Job
Return each line of the data below verbatim, with nothing changed, added, or left out.

Data provided
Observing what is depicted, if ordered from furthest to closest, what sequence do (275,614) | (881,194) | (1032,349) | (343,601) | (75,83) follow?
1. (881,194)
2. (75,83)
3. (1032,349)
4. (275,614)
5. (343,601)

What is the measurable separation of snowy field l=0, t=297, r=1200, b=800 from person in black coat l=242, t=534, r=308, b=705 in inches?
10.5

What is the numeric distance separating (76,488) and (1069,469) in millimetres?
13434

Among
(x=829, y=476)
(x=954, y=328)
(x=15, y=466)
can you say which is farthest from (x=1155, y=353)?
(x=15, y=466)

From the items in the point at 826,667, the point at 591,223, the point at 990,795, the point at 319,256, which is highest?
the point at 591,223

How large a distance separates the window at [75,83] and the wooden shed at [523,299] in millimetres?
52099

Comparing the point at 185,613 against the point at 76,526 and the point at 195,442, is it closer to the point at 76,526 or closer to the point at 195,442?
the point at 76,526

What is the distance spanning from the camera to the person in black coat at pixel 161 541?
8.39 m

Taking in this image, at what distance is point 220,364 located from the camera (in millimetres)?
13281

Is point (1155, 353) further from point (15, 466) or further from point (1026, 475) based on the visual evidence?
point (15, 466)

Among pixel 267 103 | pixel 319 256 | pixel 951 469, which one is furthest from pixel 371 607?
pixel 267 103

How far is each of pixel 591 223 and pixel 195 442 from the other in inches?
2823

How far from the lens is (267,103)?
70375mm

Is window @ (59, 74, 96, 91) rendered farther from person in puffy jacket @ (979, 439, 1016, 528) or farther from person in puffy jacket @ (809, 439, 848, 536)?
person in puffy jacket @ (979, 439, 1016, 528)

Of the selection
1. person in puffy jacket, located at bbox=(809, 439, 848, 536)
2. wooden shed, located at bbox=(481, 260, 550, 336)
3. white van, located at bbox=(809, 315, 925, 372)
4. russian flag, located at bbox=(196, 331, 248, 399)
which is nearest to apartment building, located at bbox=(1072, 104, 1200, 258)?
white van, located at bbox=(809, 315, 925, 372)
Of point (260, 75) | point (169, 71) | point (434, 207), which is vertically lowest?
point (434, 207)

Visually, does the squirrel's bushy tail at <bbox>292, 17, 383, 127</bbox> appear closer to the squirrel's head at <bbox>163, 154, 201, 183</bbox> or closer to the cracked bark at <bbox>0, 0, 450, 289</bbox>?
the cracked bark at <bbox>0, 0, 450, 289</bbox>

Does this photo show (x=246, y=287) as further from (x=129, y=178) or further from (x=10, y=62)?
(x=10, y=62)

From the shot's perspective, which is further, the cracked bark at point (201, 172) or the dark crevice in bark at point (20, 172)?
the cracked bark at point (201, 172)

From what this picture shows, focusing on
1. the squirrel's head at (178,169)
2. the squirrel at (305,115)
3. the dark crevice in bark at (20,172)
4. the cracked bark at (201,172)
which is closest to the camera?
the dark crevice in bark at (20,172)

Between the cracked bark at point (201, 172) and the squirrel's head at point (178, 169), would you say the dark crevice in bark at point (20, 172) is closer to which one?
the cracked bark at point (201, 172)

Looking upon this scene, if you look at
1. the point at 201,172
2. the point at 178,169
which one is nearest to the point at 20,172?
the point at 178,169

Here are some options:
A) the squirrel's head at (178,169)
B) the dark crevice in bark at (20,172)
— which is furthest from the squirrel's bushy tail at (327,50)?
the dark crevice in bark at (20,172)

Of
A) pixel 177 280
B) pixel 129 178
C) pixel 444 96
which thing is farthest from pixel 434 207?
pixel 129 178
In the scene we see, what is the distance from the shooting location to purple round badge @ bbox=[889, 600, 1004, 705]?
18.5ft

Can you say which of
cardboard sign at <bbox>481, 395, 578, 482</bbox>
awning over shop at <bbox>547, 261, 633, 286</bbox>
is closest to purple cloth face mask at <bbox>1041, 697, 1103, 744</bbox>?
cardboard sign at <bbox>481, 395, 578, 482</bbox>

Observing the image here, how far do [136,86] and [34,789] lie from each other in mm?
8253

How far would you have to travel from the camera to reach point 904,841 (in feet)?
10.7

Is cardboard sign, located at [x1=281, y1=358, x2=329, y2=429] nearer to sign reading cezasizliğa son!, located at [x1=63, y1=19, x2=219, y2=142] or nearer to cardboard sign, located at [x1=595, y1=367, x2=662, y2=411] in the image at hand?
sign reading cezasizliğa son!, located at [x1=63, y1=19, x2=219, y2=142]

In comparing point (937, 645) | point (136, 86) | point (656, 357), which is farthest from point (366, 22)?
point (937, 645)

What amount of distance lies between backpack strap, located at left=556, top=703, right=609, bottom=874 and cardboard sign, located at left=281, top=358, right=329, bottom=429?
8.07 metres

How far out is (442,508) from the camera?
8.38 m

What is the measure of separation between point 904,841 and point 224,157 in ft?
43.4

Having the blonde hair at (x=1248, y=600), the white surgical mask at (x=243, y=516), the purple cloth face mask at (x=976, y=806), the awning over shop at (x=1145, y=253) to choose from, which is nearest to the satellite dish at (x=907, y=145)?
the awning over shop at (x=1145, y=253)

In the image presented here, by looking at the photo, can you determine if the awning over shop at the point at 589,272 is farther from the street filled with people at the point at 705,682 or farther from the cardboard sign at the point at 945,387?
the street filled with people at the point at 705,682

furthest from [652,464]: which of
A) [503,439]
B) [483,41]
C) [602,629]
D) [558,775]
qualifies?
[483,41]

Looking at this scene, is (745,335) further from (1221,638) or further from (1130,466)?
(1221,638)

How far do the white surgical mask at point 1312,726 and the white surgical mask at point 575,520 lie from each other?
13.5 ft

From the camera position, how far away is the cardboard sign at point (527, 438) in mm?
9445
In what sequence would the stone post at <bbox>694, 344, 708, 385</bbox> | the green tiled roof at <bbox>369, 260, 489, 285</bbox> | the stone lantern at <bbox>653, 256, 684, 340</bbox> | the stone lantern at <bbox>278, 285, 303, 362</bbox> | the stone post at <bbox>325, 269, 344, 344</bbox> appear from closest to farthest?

Complete response
Observing what is depicted, if ordered from furthest to closest, what sequence do (275,614) | (881,194) | (1032,349) | (343,601) | (75,83) follow?
1. (881,194)
2. (75,83)
3. (1032,349)
4. (275,614)
5. (343,601)

What is the measurable separation of snowy field l=0, t=297, r=1200, b=800 from person in black coat l=242, t=534, r=308, b=705 in inches?
10.5

What is the numeric distance separating (76,488) and (1069,469) in millimetres?
13434

Among
(x=829, y=476)
(x=954, y=328)
(x=15, y=466)
can you say which is farthest from (x=1155, y=353)?
(x=15, y=466)

From the items in the point at 826,667, the point at 591,223, the point at 990,795, the point at 319,256, which is highest?
the point at 591,223

How large a distance separates the window at [75,83] and the wooden shed at [523,299] in millimetres?
52099

Comparing the point at 185,613 against the point at 76,526 and the point at 195,442, is it closer to the point at 76,526 or closer to the point at 195,442?
the point at 76,526

What is the distance spanning from the camera to the person in black coat at pixel 161 541?
8.39 m

Taking in this image, at what distance is point 220,364 located from the camera (in millimetres)?
13281

Is point (1155, 353) further from point (15, 466) or further from point (1026, 475) based on the visual evidence?
point (15, 466)

Among pixel 267 103 | pixel 319 256 | pixel 951 469, which one is furthest from pixel 371 607?
pixel 267 103

How far is each of pixel 591 223 and pixel 195 442 from the other in inches?
2823

How far from the lens is (267,103)?
70375mm

Is window @ (59, 74, 96, 91) rendered farther from person in puffy jacket @ (979, 439, 1016, 528) or farther from person in puffy jacket @ (809, 439, 848, 536)?
person in puffy jacket @ (979, 439, 1016, 528)

Of the selection
1. person in puffy jacket, located at bbox=(809, 439, 848, 536)
2. wooden shed, located at bbox=(481, 260, 550, 336)
3. white van, located at bbox=(809, 315, 925, 372)
4. russian flag, located at bbox=(196, 331, 248, 399)
which is nearest to apartment building, located at bbox=(1072, 104, 1200, 258)?
white van, located at bbox=(809, 315, 925, 372)
Of point (260, 75) | point (169, 71) | point (434, 207), which is vertically lowest?
point (434, 207)

Visually, does the squirrel's bushy tail at <bbox>292, 17, 383, 127</bbox> appear closer to the squirrel's head at <bbox>163, 154, 201, 183</bbox> or closer to the cracked bark at <bbox>0, 0, 450, 289</bbox>?
the cracked bark at <bbox>0, 0, 450, 289</bbox>

Does this photo show (x=246, y=287) as further from (x=129, y=178) or further from (x=10, y=62)?
(x=10, y=62)

From the shot's perspective, which is further, the cracked bark at point (201, 172) or the dark crevice in bark at point (20, 172)?
the cracked bark at point (201, 172)

From what this picture shows, focusing on
1. the squirrel's head at (178,169)
2. the squirrel at (305,115)
3. the dark crevice in bark at (20,172)
4. the cracked bark at (201,172)
which is closest to the camera?
the dark crevice in bark at (20,172)

Between the cracked bark at point (201, 172) and the squirrel's head at point (178, 169), would you say the dark crevice in bark at point (20, 172) is closer to which one?
the cracked bark at point (201, 172)

Looking upon this scene, if you look at
1. the point at 201,172
2. the point at 178,169
which one is nearest to the point at 20,172?
the point at 178,169

Here are some options:
A) the squirrel's head at (178,169)
B) the dark crevice in bark at (20,172)
— which is furthest from the squirrel's bushy tail at (327,50)?
the dark crevice in bark at (20,172)

Of
A) pixel 177 280
B) pixel 129 178
C) pixel 444 96
which thing is farthest from pixel 434 207?
pixel 129 178
In the scene we see, what is the distance from the shooting location to purple round badge @ bbox=[889, 600, 1004, 705]?
18.5ft

Can you say which of
cardboard sign at <bbox>481, 395, 578, 482</bbox>
awning over shop at <bbox>547, 261, 633, 286</bbox>
is closest to purple cloth face mask at <bbox>1041, 697, 1103, 744</bbox>?
cardboard sign at <bbox>481, 395, 578, 482</bbox>

Observing the image here, how far do [136,86] and [34,789] lie from each other in mm?
8253

How far would you have to travel from the camera to reach point 904,841 (in feet)?
10.7

Is cardboard sign, located at [x1=281, y1=358, x2=329, y2=429] nearer to sign reading cezasizliğa son!, located at [x1=63, y1=19, x2=219, y2=142] or nearer to cardboard sign, located at [x1=595, y1=367, x2=662, y2=411] in the image at hand?
sign reading cezasizliğa son!, located at [x1=63, y1=19, x2=219, y2=142]

In comparing point (937, 645) | point (136, 86) | point (656, 357), which is farthest from point (366, 22)?
point (937, 645)

What amount of distance lies between backpack strap, located at left=556, top=703, right=609, bottom=874 and cardboard sign, located at left=281, top=358, right=329, bottom=429?
8.07 metres

How far out is (442,508) from the camera?
8.38 m

What is the measure of separation between point 904,841 and point 224,157 in ft?
43.4

Having the blonde hair at (x=1248, y=600), the white surgical mask at (x=243, y=516), the purple cloth face mask at (x=976, y=806), the awning over shop at (x=1145, y=253) to choose from, which is nearest to the satellite dish at (x=907, y=145)?
the awning over shop at (x=1145, y=253)

In the image presented here, by looking at the photo, can you determine if the awning over shop at the point at 589,272 is farther from the street filled with people at the point at 705,682 or farther from the cardboard sign at the point at 945,387?
the street filled with people at the point at 705,682

furthest from [652,464]: which of
A) [503,439]
B) [483,41]
C) [602,629]
D) [558,775]
qualifies?
[483,41]

Looking at this scene, is (745,335) further from (1221,638) or further from (1130,466)?
(1221,638)

How far do the white surgical mask at point 1312,726 and the white surgical mask at point 575,520 lie from each other?
13.5 ft

From the camera position, how far away is the cardboard sign at point (527, 438) in mm?
9445
In what sequence would the stone post at <bbox>694, 344, 708, 385</bbox> | the green tiled roof at <bbox>369, 260, 489, 285</bbox> | the stone lantern at <bbox>653, 256, 684, 340</bbox> | the stone lantern at <bbox>278, 285, 303, 362</bbox> | the stone post at <bbox>325, 269, 344, 344</bbox> appear from closest to farthest?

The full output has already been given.